- **Passage**:

Oops, We Accidentally Undersold XML
The forgotten business value of XML, and why AI is making interoperability matter again
Looking back, I think we accidentally undersold Extensible Markup Language (XML). We spent years celebrating 🎉 its publishing capabilities while paying far less attention to the larger problem its creators were trying to solve: interoperability. The W3C XML Working Group wasn't simply building a better publishing format. They were building a framework for making information portable, reusable, and understandable across disparate systems.
For most of the last twenty-five years, XML was presented primarily as a publishing solution. We talked about single-source publishing, content reuse, multichannel delivery, conditional processing, and translation savings. Those benefits were real, and they helped many organizations justify investments in structured content, content management systems, and XML-based authoring environments.
Looking back, though, I think we focused on the most visible benefit rather than the most important one. XML certainly made publishing more efficient (which was needed then, and is definitely needed now), but publishing was never its greatest contribution.
XML’s real value was interoperability. It gave us a way to represent our information so that it could move between systems, retain its meaning, and be repurposed in contexts that had nothing to do with the original publication.
The rise of generative AI has brought that original promise back into focus.
Related reading: The Role of XML in Interoperability
What The Automotive Industry Figured Out First
Long before AI entered the conversation, manufacturers faced a problem that should sound familiar to anyone responsible for creating, managing, and delivering enterprise content.
Information existed everywhere, but it didn't travel well. That was true between organizations, where suppliers and manufacturers constantly exchanged documents, and it was often true within organizations as well. Information created by one department frequently had to be manually interpreted, reformatted, or reentered (typed by hand) before another department could put it to work. The result was delay, duplication, cost, and mistakes.
Purchase orders, invoices, shipping notices, inventory reports, and production schedules arrived through the postal service. Someone had to receive those documents, open the envelopes, sort the contents, route them to the right department, read them, and manually enter the information into another system.
Every step required work.
Handoffs from one party to another introduced delays. When information was rekeyed, accuracy depended on another human hand. Studies of manual transcription show error rates ranging from roughly 1% to more than 10%, depending on the workflow and data type, which means every extra handoff created another opportunity for mistakes. Each time someone rekeyed information, another opportunity for error appeared.
Technology gradually improved the speed of delivery, but it didn’t eliminate the underlying problem.
👉🏾 Paper became fax transmissions
👉🏾 Faxes became scanned images
👉🏾 Scanned images became PDFs
Our information moved faster than before, but much of it remained trapped inside formats that humans could interpret and machines could not.

- **Problem statement**: Transcribe verbatim the part of the article on XML that opens with the words "Related reading: The" and closes with "cost, and mistakes.".

- **Data listing**:
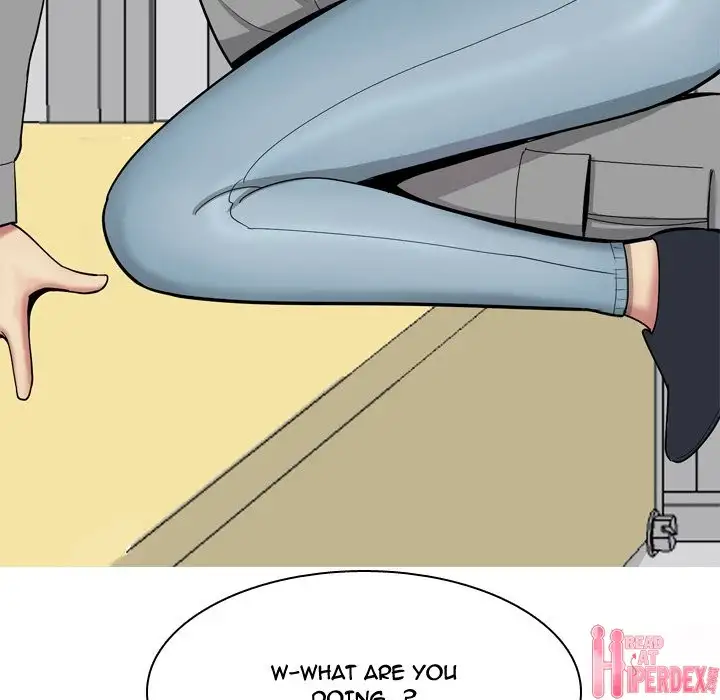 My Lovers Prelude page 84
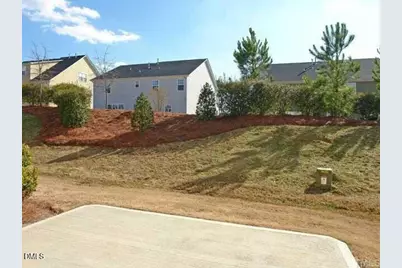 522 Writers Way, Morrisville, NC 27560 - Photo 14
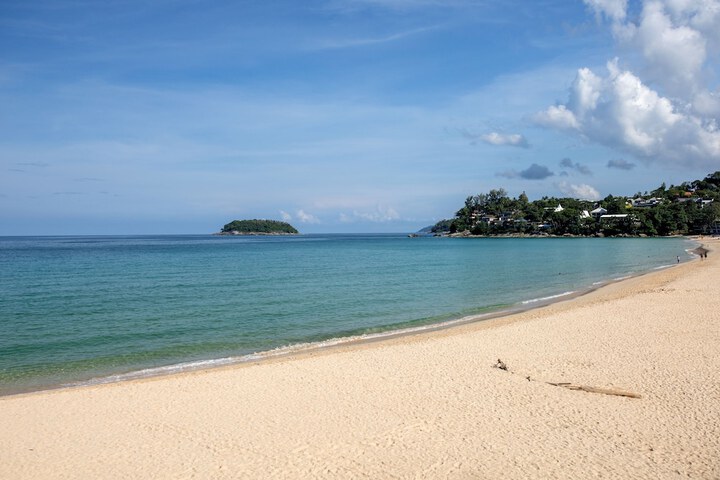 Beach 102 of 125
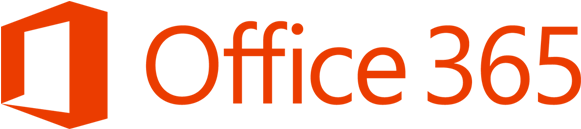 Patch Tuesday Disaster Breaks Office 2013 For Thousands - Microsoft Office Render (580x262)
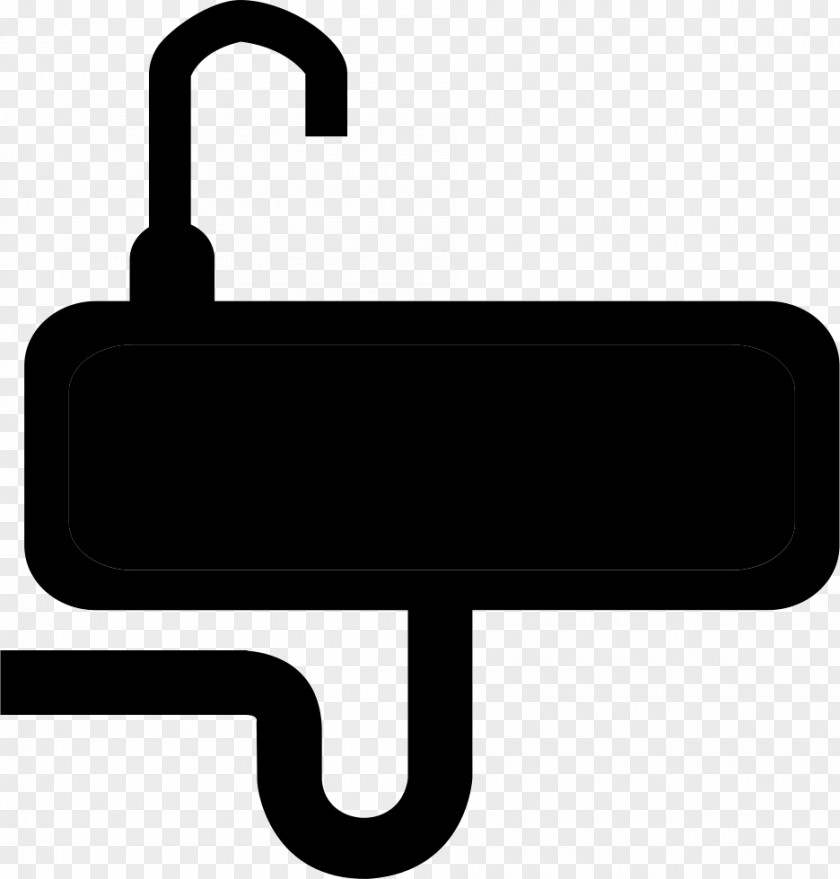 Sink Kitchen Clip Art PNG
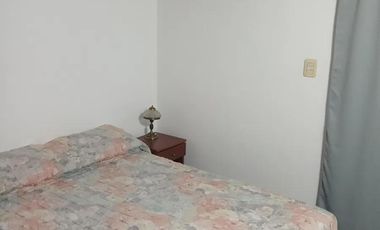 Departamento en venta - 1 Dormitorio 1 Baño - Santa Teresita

- **Written solution**:
Related reading: The Role of XML in Interoperability
What The Automotive Industry Figured Out First
Long before AI entered the conversation, manufacturers faced a problem that should sound familiar to anyone responsible for creating, managing, and delivering enterprise content.
Information existed everywhere, but it didn't travel well. That was true between organizations, where suppliers and manufacturers constantly exchanged documents, and it was often true within organizations as well. Information created by one department frequently had to be manually interpreted, reformatted, or reentered (typed by hand) before another department could put it to work. The result was delay, duplication, cost, and mistakes.